Jones 2009 - Scoring diverse cellular morphologies in image-based screens with iterative feedback and machine learning
Proc Natl Acad Sci U S A. 2009 Feb 10;106(6):1826-31. Epub 2009 Feb 2.
Scoring diverse cellular morphologies in image-based screens with iterative feedback and machine learning.
Jones TR, Carpenter AE, Lamprecht MR, Moffat J, Silver SJ, Grenier JK, Castoreno AB, Eggert US, Root DE, Golland P, Sabatini DM.
Abstract:
Many biological pathways were first uncovered by identifying mutants with visible phenotypes and by scoring every sample in a screen via tedious and subjective visual inspection. Now, automated image analysis can effectively score many phenotypes. In practical application, customizing an image-analysis algorithm or finding a sufficient number of example cells to train a machine learning algorithm can be infeasible, particularly when positive control samples are not available and the phenotype of interest is rare. Here we present a supervised machine learning approach that uses iterative feedback to readily score multiple subtle and complex morphological phenotypes in high-throughput, image-based screens. First, automated cytological profiling extracts hundreds of numerical descriptors for every cell in every image. Next, the researcher generates a rule (i.e., classifier) to recognize cells with a phenotype of interest during a short, interactive training session using iterative feedback. Finally, all of the cells in the experiment are automatically classified and each sample is scored based on the presence of cells displaying the phenotype. By using this approach, we successfully scored images in RNA interference screens in 2 organisms for the prevalence of 15 diverse cellular morphologies, some of which were previously intractable.
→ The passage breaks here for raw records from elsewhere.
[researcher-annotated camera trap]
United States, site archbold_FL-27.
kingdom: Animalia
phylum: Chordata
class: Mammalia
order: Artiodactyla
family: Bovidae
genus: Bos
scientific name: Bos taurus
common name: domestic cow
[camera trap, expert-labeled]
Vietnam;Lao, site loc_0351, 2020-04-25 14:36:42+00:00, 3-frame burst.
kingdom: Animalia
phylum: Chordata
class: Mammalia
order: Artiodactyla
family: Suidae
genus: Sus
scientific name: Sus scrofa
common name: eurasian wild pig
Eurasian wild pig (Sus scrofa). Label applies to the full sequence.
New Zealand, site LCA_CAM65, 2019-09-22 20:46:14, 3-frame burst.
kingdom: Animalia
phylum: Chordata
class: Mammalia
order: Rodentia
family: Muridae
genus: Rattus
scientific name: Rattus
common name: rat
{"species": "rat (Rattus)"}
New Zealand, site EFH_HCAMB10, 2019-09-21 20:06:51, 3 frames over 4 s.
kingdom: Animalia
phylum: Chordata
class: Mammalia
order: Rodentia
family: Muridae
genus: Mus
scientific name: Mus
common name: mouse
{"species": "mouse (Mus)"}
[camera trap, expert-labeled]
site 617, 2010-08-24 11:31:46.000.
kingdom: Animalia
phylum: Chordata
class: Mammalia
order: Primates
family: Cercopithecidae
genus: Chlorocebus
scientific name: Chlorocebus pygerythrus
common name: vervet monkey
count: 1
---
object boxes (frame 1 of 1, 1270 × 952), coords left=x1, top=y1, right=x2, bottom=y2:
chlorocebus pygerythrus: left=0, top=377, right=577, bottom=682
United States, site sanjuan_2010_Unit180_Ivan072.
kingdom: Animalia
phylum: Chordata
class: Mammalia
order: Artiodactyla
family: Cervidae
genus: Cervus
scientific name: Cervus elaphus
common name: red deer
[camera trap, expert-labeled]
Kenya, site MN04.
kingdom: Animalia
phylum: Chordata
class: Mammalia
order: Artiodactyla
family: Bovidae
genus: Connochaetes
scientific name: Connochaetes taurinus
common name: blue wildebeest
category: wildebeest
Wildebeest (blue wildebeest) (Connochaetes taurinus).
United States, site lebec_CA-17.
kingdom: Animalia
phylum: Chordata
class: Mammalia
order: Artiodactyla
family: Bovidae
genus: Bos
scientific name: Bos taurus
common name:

This article describes a machine-learning algorithm for researchers to manually train software to distinguish “positive” from “negative” cells on some particular phenotype of interest. It seems that the main advance here is that this method works even when very few positive cells can be found. Machine learning to distinguish phenotypes is easy when you can offer the software a positive control image with 100 cells, every one of which exhibits the phenotype of interest, and a negative control image with 100 cells, every one of which does NOT exhibit the phenotype of interest. But if you’ve got a sample where even the positive sample only has about 5% of cells actually exhibiting the phenotype, then traditional methods would fall short; this new method aims to fill that gap and prevent overfitting due to cherry-picking the best examples of a phenotype:
Finding positive cells is straightforward when positive control samples are available and most of the cells therein show the phenotype. However, when this is not the case, as in classic exploratory screens, finding a sufficient number of positive cells can be prohibitively difficult. Even when positive control samples are available, using positive example cells from only those samples can lead to inaccurate scoring because of overfitting of the machine learning algorithm.
The upshot of all this is that the new algorithm proved highly successful– 12 out of the 14 phenotypes they looked at could be accurately scored without even adding any custom image features to the set already offered by CellProfiler. Of the other 2 phenotypes, one was abandoned for lack of enough positive cells and one was scored successfully only with the addition of a new custom module to CellProfiler which measures the angle between a nucleus’s two nearest neighbors.
The new algorithm is now on offer under the name of Classifier as a part of CellProfiler Analyst. To clarify: CellProfiler does image segmentation and feature recognition, while CellProfiler Analyst takes the numerical outputs of CellProfiler and helps you makes sense of them.
In terms of relevance to a potential prion therapeutic screening, this seems like something good to keep in mind. A major challenge we need to overcome in such a screening is to accurately identify neurons and astrocytes and then score meaningful features on them, and this does not directly address that issue. But there is clearly some good AI in this software which could theoretically be adapted to help teach CellProfiler how to recognize astrocytes if it cannot already. It’s also possible that our initial screen to find ways to induce disease state in D178N 129M cells will not find any way to induce disease state across all cells (or all cells of a cell type) in the sample but rather will induce just some cells to take on disease state. If the percentage of cells exhibiting prion formation turns out to be low, then Classifier could have a useful role in helping us recognize that disease phenotype as well.